Start of Extract provided

Many mammals are unknown to the public because of their activity patterns and life history traits. The vast majority of mammal species worldwide are nocturnal, like the porcupine shown at right, or crepuscular (most active at dawn and dusk), as in white-tailed deer
. Only a few wild mammal species are primarily diurnal (active during the day) such as tree squirrels.
Porcupine, Erethizon dorsatum
Striped skunk, Mephitis mephitis
Mammals exhibit incredible diversity. They range in size from the tiny pygmy shrews of North America and bumblebee bats of Thailand, which weigh as little as 2 grams (the same as a single M&M candy!) to as much as 200 tons (~181,000 kg, or 90,500,000 times the weight of a bumblebee bat!). Mammals are found across the globe in all continents (except there are no terrestrial mammals in Antarctica but whales frequent the coastal waters). Mammals are capable of true flight (the bats), fully aquatic lifestyles (whales and manatees), living in trees (squirrels, monkeys), living underground (mole rats and gophers), and all manner of habitats in between. Their diet may be specialized for seeds, leaves, fruit, nectar, blood, insects, fish, or terrestrial vertebrates. Many mammals are omnivorous, meaning that they will consume a wide variety of foods.

Mammals may be mostly solitary, live in colonies, social groups, or be truly eusocial (as in naked mole rats). Some mammals migrate long distances annually, while others never make any migratory trips.

End of Extract provided
Start of Record extracts

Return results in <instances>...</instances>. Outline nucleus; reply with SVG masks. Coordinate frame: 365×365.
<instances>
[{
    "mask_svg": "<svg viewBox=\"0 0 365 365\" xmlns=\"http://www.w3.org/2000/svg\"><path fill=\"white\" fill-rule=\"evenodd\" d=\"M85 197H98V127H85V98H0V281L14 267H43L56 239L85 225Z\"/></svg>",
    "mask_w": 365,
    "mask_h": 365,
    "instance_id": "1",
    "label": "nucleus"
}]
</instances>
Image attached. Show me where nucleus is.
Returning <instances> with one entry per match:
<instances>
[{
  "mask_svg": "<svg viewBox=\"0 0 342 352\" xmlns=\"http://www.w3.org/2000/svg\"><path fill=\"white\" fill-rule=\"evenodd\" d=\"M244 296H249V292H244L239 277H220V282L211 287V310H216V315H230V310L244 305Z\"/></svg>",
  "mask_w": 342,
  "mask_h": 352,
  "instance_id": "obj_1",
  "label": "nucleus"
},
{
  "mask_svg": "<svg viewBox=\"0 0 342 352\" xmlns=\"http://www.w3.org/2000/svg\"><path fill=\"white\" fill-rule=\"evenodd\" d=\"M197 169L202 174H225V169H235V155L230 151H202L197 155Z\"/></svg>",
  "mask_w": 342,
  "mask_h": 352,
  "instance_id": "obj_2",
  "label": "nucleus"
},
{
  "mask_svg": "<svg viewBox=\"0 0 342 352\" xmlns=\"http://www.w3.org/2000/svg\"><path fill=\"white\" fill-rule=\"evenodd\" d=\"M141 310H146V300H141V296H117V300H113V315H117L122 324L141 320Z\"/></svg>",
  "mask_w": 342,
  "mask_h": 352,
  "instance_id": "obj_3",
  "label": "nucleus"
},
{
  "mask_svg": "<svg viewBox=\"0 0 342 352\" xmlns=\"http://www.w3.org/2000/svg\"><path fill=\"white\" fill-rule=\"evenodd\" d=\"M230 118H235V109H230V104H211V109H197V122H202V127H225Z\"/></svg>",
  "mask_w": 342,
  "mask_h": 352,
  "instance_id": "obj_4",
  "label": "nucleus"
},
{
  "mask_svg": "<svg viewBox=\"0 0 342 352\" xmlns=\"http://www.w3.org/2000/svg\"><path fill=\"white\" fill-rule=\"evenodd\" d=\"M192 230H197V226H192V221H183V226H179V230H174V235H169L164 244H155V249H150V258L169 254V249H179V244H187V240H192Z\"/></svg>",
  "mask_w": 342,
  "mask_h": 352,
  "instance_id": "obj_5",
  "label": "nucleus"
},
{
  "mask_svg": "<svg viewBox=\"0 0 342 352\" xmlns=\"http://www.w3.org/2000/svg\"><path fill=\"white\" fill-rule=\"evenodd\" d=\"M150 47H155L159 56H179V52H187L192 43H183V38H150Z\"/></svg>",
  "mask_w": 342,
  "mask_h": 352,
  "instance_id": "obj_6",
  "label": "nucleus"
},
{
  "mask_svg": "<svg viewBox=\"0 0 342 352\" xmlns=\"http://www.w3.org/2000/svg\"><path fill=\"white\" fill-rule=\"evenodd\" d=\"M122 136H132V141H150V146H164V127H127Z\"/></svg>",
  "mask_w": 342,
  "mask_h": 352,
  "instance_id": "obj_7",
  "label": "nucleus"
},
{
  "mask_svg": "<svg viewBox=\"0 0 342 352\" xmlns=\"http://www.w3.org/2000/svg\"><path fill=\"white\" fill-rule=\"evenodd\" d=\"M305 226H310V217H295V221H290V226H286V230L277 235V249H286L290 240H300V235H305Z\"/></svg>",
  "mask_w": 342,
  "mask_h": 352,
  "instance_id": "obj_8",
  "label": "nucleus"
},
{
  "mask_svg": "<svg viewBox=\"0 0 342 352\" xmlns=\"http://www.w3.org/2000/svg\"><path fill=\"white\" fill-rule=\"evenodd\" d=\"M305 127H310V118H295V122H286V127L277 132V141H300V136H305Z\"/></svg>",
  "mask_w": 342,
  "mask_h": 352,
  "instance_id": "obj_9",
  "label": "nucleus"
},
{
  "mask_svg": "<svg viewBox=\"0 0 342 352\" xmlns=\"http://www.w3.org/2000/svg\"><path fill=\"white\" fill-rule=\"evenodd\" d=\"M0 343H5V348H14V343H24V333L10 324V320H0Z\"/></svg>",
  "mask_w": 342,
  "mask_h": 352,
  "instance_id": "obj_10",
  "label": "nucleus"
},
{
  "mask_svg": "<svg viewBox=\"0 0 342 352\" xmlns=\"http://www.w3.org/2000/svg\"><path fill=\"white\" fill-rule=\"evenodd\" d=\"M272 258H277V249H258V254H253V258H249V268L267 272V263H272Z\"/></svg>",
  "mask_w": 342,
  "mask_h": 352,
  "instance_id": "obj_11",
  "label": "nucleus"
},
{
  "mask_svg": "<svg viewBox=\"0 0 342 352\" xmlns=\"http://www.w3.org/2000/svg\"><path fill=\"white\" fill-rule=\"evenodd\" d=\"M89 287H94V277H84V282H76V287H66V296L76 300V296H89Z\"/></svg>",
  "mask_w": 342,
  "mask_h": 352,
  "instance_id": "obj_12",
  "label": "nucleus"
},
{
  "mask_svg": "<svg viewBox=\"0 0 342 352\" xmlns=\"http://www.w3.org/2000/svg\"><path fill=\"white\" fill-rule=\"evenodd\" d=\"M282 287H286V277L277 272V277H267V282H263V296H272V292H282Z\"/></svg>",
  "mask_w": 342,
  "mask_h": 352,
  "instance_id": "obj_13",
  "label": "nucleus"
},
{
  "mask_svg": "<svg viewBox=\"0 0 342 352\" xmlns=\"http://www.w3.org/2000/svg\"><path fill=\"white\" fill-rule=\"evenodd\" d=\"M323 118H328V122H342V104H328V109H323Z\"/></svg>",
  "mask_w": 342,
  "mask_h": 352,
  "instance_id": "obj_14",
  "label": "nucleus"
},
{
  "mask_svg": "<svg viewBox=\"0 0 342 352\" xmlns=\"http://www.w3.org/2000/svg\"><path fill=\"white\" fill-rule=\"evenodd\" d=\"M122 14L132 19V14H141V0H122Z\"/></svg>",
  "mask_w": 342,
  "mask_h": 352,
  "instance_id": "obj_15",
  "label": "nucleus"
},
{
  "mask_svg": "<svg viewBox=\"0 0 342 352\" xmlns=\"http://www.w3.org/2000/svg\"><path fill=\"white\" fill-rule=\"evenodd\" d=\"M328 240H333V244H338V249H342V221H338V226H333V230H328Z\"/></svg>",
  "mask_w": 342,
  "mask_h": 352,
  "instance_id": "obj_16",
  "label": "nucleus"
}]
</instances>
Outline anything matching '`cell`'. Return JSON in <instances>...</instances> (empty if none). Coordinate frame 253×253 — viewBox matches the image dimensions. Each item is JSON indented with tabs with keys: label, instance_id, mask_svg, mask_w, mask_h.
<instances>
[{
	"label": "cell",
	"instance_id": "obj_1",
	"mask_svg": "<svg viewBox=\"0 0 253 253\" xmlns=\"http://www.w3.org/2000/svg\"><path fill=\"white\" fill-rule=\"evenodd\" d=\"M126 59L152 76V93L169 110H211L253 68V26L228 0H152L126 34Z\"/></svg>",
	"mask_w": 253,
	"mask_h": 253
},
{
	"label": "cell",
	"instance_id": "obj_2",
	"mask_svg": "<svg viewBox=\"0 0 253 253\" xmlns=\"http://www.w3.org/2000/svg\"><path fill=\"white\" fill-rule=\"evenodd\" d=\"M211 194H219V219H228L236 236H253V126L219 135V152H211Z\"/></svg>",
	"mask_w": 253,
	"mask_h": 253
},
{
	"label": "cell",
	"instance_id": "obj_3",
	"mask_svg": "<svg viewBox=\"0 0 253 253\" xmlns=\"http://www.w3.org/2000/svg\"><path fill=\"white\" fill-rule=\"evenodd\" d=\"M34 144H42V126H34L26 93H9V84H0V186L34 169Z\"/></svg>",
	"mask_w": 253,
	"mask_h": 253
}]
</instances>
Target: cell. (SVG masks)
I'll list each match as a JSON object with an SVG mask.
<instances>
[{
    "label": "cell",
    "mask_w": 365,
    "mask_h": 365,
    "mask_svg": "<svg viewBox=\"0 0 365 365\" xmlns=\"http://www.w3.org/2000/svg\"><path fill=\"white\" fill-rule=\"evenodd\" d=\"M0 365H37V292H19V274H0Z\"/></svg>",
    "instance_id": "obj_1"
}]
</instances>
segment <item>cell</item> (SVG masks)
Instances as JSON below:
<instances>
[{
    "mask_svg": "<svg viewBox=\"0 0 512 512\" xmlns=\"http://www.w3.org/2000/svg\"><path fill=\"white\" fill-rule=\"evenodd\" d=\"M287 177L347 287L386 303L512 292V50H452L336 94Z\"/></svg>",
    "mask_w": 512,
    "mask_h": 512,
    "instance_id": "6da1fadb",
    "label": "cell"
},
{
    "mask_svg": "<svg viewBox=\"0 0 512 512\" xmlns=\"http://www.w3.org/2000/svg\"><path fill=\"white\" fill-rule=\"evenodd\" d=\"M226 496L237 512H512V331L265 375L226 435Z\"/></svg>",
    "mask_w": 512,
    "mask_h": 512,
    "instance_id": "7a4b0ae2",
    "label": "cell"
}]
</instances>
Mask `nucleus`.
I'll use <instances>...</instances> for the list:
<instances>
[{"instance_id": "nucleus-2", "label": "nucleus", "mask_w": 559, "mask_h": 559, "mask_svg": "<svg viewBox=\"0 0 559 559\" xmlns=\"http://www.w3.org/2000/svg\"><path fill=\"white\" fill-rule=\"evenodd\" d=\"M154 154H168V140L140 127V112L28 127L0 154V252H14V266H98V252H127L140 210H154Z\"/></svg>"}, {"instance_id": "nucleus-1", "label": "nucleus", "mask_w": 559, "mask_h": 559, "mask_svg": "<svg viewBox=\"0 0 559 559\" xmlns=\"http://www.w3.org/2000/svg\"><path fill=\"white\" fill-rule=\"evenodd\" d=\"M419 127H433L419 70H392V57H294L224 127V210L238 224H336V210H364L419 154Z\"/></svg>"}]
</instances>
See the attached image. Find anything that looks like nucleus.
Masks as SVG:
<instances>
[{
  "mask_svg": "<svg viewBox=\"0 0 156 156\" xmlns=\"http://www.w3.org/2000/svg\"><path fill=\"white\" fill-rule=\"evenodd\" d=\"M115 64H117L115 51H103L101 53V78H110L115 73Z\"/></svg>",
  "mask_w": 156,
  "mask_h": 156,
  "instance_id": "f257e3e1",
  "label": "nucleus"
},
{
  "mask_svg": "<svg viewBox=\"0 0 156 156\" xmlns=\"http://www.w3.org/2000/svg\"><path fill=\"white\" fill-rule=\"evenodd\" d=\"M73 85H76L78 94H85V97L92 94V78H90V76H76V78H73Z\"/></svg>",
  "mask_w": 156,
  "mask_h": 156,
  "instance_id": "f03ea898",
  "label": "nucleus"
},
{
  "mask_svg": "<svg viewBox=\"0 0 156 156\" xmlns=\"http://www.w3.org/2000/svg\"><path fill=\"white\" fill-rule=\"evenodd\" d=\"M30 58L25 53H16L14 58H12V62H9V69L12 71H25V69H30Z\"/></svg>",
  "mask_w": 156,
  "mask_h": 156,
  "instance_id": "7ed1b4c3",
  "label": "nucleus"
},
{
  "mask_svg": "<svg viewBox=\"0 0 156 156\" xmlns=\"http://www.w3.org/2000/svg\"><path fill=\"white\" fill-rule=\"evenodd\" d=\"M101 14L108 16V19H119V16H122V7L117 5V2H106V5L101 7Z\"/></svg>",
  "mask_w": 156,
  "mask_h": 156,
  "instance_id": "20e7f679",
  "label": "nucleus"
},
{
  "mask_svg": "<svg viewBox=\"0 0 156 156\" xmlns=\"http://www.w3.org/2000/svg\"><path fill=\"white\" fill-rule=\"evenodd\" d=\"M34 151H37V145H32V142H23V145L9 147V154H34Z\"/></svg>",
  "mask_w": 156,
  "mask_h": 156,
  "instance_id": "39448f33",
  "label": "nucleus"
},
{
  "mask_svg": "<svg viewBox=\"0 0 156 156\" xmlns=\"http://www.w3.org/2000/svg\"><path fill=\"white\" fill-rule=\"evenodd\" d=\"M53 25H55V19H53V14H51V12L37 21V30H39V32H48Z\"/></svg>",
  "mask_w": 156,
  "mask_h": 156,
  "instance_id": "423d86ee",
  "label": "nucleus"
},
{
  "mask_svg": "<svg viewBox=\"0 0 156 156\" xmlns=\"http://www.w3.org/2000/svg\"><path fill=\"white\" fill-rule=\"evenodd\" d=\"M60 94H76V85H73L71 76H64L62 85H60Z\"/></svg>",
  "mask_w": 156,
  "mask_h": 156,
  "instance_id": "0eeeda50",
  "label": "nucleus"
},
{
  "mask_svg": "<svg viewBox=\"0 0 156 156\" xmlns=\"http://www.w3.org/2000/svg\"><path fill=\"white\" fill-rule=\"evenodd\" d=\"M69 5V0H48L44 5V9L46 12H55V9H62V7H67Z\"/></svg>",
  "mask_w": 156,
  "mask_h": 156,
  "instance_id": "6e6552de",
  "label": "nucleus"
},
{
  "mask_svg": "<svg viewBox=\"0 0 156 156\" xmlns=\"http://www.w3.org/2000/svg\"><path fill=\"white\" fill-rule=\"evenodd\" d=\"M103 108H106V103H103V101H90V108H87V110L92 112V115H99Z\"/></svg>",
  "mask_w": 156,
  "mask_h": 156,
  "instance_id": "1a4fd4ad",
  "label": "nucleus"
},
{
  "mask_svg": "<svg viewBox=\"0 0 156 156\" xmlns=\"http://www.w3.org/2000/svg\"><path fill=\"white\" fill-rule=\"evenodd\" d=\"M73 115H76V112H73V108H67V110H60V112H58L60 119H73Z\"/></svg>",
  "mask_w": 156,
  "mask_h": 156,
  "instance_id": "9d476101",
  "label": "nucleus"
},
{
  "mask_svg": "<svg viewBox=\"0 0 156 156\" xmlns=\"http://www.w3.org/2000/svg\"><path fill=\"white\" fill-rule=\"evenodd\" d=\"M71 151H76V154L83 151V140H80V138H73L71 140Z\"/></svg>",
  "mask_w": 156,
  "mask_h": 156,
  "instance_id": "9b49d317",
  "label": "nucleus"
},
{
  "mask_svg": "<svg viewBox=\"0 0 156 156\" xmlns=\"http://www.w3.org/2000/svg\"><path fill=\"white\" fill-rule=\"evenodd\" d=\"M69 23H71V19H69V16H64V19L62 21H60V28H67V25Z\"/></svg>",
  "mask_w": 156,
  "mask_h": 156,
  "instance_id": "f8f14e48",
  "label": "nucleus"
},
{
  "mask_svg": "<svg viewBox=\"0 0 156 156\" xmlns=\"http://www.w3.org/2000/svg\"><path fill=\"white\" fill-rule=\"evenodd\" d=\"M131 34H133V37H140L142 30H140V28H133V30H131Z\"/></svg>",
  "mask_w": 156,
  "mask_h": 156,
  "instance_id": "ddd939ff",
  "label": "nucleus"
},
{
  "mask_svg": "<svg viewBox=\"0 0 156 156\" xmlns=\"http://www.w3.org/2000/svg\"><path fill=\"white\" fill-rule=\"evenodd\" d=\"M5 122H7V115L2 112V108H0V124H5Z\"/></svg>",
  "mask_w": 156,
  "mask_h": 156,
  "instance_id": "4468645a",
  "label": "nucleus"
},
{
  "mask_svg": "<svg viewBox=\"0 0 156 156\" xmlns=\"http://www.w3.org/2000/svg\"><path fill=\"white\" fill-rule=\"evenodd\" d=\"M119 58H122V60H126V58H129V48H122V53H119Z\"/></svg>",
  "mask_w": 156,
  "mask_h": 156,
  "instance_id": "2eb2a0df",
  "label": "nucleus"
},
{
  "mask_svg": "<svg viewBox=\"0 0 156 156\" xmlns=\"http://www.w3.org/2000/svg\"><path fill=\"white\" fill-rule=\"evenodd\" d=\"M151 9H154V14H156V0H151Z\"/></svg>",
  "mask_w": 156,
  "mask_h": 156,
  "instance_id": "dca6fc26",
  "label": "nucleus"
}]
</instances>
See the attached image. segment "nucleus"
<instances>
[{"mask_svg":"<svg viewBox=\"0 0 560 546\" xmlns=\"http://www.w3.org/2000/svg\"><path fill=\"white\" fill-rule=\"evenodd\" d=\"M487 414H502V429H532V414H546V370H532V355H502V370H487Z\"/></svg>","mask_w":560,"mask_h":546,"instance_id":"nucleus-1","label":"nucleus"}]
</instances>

End of Record extracts

• What needs to be done
Print the stretch of the mammal passage that opens with the words "Many mammals are unknown" and closes with "as tree squirrels.", keeping every word as it appears.

• Answer box
Many mammals are unknown to the public because of their activity patterns and life history traits. The vast majority of mammal species worldwide are nocturnal, like the porcupine shown at right, or crepuscular (most active at dawn and dusk), as in white-tailed deer
. Only a few wild mammal species are primarily diurnal (active during the day) such as tree squirrels.